Some studios issue very specific subtitle requirements. Netflix’s style guide includes rules like a limit of 42 characters per line, a set reading speed of up to 20 characters-per-second for adult shows (up to 17 for children’s programs) and an emphasis that “dialogue must never be censored.”
To prepare for live events like awards shows, captioners are given a script in advance of everything from the teleprompter — except for the names of the winners. When people ad-lib or give their acceptance speeches, the captioners are working from scratch.

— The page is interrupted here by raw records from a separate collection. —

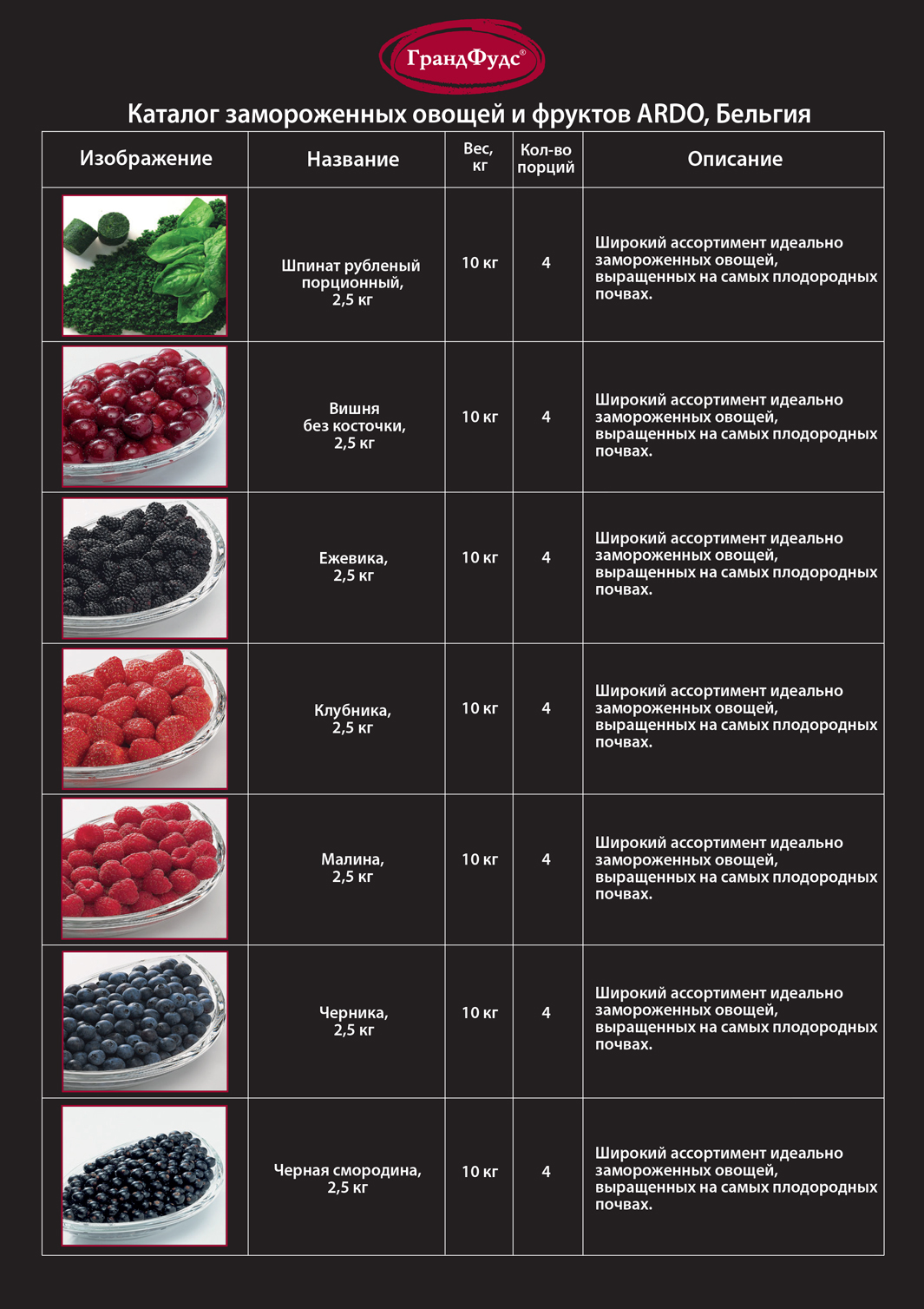 ГрандФудс®

Каталог замороженных овощей и фруктов ARDO, Бельгия

| Изображение | Название | Вес, кг | Кол-во порций | Описание |
|---|---|---|---|---|
| | Шпинат рубленый порционный, 2,5 кг | 10 кг | 4 | Широкий ассортимент идеально замороженных овощей, выращенных на самых плодородных почвах. |
| | Вишня без косточки, 2,5 кг | 10 кг | 4 | Широкий ассортимент идеально замороженных овощей, выращенных на самых плодородных почвах. |
| | Ежевика, 2,5 кг | 10 кг | 4 | Широкий ассортимент идеально замороженных овощей, выращенных на самых плодородных почвах. |
| | Клубника, 2,5 кг | 10 кг | 4 | Широкий ассортимент идеально замороженных овощей, выращенных на самых плодородных почвах. |
| | Малина, 2,5 кг | 10 кг | 4 | Широкий ассортимент идеально замороженных овощей, выращенных на самых плодородных почвах. |
| | Черника, 2,5 кг | 10 кг | 4 | Широкий ассортимент идеально замороженных овощей, выращенных на самых плодородных почвах. |
| | Черная смородина, 2,5 кг | 10 кг | 4 | Широкий ассортимент идеально замороженных овощей, выращенных на самых плодородных почвах. |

“The person gets up and thanks someone with a very complicated name. We take a guess at it, but we’re going to spell it wrong. That’s bound to happen,” says Heather York, VP of marketing for captioning company Vitac.
Streamers often ask for subtitles in up to nine languages before their shows drop, creating a new challenge for service providers.
“We’ve got to pivot with our workflows, with our resources,” says Deluxe senior VP Magda Jagucka. “That process to bring non-English original content to global audiences requires multiple translation and adaptation steps.”
AI is already being used to give a first pass at transcription, with human editors then going through to make corrections — but there are current limitations.
“There’s a lot of nuance, and the audio-visual translation isn’t really just based on text,” says Jagucka. “When you’re thinking about AI, it goes through that textual base, but translators get our cues from the sound, from the visual, from the picture, from the tonality of the dialogue and the actors acting, as well.”
It is another instance where AI is a tool to assist rather than replace humans, at least at this stage.
Pat Krouse, VP of operations at Rev, tells THR, “AI is really helpful where it speeds up … moving from a pure typist to an editor and a proofreader, and eventually a summarizer. It makes humans focus on higher value things, as opposed to just pure typing work.”